Exercise instructions: Reproduce the stretch from the line containing "As depicted in" through the end of the records, substituting "red leaf" for "green leaf" and leaving everything else unchanged.
━━━ Provided entries
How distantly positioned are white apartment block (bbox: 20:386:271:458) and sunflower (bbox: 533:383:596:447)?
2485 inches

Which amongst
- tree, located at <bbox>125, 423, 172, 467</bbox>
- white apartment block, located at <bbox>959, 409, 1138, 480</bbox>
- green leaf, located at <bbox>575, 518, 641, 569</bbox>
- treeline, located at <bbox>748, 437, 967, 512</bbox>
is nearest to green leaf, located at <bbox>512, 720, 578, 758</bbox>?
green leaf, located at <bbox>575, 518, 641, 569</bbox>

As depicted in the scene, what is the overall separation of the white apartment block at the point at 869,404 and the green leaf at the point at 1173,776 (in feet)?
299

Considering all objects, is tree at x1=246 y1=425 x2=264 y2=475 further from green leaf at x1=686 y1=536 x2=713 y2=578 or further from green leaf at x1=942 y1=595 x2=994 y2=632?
━━━━━━
Right answer:
As depicted in the scene, what is the overall separation of the white apartment block at the point at 869,404 and the red leaf at the point at 1173,776 (in feet)?
299

Considering all objects, is tree at x1=246 y1=425 x2=264 y2=475 further from red leaf at x1=686 y1=536 x2=713 y2=578 or further from red leaf at x1=942 y1=595 x2=994 y2=632?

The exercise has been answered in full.